Exercise aim ▸
Please render the lines of every entry below as a numbered list, leaving out the blank lines.

Material for this task ▸
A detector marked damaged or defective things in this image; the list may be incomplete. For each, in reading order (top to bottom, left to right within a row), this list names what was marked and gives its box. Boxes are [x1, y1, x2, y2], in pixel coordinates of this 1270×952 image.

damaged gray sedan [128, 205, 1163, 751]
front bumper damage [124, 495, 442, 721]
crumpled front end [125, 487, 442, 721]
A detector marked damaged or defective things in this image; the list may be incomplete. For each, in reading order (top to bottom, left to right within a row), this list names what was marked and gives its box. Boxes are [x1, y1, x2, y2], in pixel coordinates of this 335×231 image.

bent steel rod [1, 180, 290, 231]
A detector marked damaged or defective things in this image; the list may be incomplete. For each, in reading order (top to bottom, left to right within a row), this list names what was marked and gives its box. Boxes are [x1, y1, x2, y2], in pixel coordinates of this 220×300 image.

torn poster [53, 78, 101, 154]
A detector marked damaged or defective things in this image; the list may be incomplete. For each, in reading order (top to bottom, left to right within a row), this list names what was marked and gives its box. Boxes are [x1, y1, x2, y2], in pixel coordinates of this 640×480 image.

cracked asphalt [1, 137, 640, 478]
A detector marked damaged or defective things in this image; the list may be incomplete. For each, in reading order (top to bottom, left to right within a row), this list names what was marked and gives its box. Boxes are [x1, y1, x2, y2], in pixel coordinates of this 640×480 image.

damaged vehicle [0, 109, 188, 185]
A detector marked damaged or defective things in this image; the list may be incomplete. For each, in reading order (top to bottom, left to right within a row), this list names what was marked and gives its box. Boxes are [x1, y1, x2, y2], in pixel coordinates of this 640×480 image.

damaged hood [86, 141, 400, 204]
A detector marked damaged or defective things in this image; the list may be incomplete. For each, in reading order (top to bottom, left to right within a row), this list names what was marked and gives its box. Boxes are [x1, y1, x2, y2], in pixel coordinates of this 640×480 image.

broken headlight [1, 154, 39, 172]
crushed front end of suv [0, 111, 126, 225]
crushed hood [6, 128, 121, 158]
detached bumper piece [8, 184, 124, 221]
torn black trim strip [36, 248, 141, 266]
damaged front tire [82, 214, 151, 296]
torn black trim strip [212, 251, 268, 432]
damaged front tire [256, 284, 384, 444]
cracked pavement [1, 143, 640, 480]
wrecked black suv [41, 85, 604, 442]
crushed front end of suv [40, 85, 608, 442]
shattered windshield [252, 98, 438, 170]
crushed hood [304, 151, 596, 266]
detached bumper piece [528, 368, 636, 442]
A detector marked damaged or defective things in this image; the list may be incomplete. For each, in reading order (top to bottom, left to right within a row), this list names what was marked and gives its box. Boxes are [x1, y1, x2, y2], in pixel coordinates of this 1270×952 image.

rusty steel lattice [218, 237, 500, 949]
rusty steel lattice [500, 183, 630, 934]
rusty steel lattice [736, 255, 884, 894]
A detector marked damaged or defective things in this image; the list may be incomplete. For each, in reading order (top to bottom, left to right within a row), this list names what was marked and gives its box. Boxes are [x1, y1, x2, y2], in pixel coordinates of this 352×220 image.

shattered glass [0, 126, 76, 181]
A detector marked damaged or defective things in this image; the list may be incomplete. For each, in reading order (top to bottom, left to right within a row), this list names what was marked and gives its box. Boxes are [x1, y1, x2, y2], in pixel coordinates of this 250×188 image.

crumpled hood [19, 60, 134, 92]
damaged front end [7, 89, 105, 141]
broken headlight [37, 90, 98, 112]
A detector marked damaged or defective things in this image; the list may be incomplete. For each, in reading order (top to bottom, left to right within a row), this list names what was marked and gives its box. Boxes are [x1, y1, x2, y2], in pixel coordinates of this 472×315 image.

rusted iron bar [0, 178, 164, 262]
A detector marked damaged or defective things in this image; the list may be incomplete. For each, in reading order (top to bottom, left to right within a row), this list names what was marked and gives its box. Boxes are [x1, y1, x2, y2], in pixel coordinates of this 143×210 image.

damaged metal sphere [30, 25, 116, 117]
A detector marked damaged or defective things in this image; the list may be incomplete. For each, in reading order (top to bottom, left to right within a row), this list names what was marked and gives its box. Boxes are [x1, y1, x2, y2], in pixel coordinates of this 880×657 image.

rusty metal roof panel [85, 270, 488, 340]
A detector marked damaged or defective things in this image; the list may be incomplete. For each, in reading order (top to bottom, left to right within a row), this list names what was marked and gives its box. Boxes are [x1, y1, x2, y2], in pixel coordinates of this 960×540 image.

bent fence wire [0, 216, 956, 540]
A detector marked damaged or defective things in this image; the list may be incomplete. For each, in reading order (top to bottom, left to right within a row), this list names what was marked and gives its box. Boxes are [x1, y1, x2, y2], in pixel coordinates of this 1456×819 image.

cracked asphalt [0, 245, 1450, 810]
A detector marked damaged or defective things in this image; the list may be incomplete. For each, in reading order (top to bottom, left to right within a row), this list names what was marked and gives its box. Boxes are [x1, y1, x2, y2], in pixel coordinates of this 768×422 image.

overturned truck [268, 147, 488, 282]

Reply to the task ▸
1. A detector marked damaged or defective things in this image; the list may be incomplete. For each, in reading order (top to bottom, left to right within a row), this list names what was marked and gives its box. Boxes are [x1, y1, x2, y2], in pixel coordinates of this 1270×952 image.
2. damaged gray sedan [128, 205, 1163, 751]
3. front bumper damage [124, 495, 442, 721]
4. crumpled front end [125, 487, 442, 721]
5. A detector marked damaged or defective things in this image; the list may be incomplete. For each, in reading order (top to bottom, left to right within a row), this list names what was marked and gives its box. Boxes are [x1, y1, x2, y2], in pixel coordinates of this 335×231 image.
6. bent steel rod [1, 180, 290, 231]
7. A detector marked damaged or defective things in this image; the list may be incomplete. For each, in reading order (top to bottom, left to right within a row), this list names what was marked and gives its box. Boxes are [x1, y1, x2, y2], in pixel coordinates of this 220×300 image.
8. torn poster [53, 78, 101, 154]
9. A detector marked damaged or defective things in this image; the list may be incomplete. For each, in reading order (top to bottom, left to right within a row), this list names what was marked and gives its box. Boxes are [x1, y1, x2, y2], in pixel coordinates of this 640×480 image.
10. cracked asphalt [1, 137, 640, 478]
11. A detector marked damaged or defective things in this image; the list may be incomplete. For each, in reading order (top to bottom, left to right within a row), this list names what was marked and gives its box. Boxes are [x1, y1, x2, y2], in pixel coordinates of this 640×480 image.
12. damaged vehicle [0, 109, 188, 185]
13. A detector marked damaged or defective things in this image; the list may be incomplete. For each, in reading order (top to bottom, left to right within a row), this list names what was marked and gives its box. Boxes are [x1, y1, x2, y2], in pixel coordinates of this 640×480 image.
14. damaged hood [86, 141, 400, 204]
15. A detector marked damaged or defective things in this image; the list may be incomplete. For each, in reading order (top to bottom, left to right within a row), this list names what was marked and gives its box. Boxes are [x1, y1, x2, y2], in pixel coordinates of this 640×480 image.
16. broken headlight [1, 154, 39, 172]
17. crushed front end of suv [0, 111, 126, 225]
18. crushed hood [6, 128, 121, 158]
19. detached bumper piece [8, 184, 124, 221]
20. torn black trim strip [36, 248, 141, 266]
21. damaged front tire [82, 214, 151, 296]
22. torn black trim strip [212, 251, 268, 432]
23. damaged front tire [256, 284, 384, 444]
24. cracked pavement [1, 143, 640, 480]
25. wrecked black suv [41, 85, 604, 442]
26. crushed front end of suv [40, 85, 608, 442]
27. shattered windshield [252, 98, 438, 170]
28. crushed hood [304, 151, 596, 266]
29. detached bumper piece [528, 368, 636, 442]
30. A detector marked damaged or defective things in this image; the list may be incomplete. For each, in reading order (top to bottom, left to right within a row), this list names what was marked and gives its box. Boxes are [x1, y1, x2, y2], in pixel coordinates of this 1270×952 image.
31. rusty steel lattice [218, 237, 500, 949]
32. rusty steel lattice [500, 183, 630, 934]
33. rusty steel lattice [736, 255, 884, 894]
34. A detector marked damaged or defective things in this image; the list may be incomplete. For each, in reading order (top to bottom, left to right within a row), this list names what was marked and gives its box. Boxes are [x1, y1, x2, y2], in pixel coordinates of this 352×220 image.
35. shattered glass [0, 126, 76, 181]
36. A detector marked damaged or defective things in this image; the list may be incomplete. For each, in reading order (top to bottom, left to right within a row), this list names what was marked and gives its box. Boxes are [x1, y1, x2, y2], in pixel coordinates of this 250×188 image.
37. crumpled hood [19, 60, 134, 92]
38. damaged front end [7, 89, 105, 141]
39. broken headlight [37, 90, 98, 112]
40. A detector marked damaged or defective things in this image; the list may be incomplete. For each, in reading order (top to bottom, left to right within a row), this list names what was marked and gives its box. Boxes are [x1, y1, x2, y2], in pixel coordinates of this 472×315 image.
41. rusted iron bar [0, 178, 164, 262]
42. A detector marked damaged or defective things in this image; the list may be incomplete. For each, in reading order (top to bottom, left to right within a row), this list names what was marked and gives its box. Boxes are [x1, y1, x2, y2], in pixel coordinates of this 143×210 image.
43. damaged metal sphere [30, 25, 116, 117]
44. A detector marked damaged or defective things in this image; the list may be incomplete. For each, in reading order (top to bottom, left to right within a row), this list names what was marked and gives its box. Boxes are [x1, y1, x2, y2], in pixel coordinates of this 880×657 image.
45. rusty metal roof panel [85, 270, 488, 340]
46. A detector marked damaged or defective things in this image; the list may be incomplete. For each, in reading order (top to bottom, left to right within a row), this list names what was marked and gives its box. Boxes are [x1, y1, x2, y2], in pixel coordinates of this 960×540 image.
47. bent fence wire [0, 216, 956, 540]
48. A detector marked damaged or defective things in this image; the list may be incomplete. For each, in reading order (top to bottom, left to right within a row), this list names what was marked and gives its box. Boxes are [x1, y1, x2, y2], in pixel coordinates of this 1456×819 image.
49. cracked asphalt [0, 245, 1450, 810]
50. A detector marked damaged or defective things in this image; the list may be incomplete. For each, in reading order (top to bottom, left to right within a row), this list names what was marked and gives its box. Boxes are [x1, y1, x2, y2], in pixel coordinates of this 768×422 image.
51. overturned truck [268, 147, 488, 282]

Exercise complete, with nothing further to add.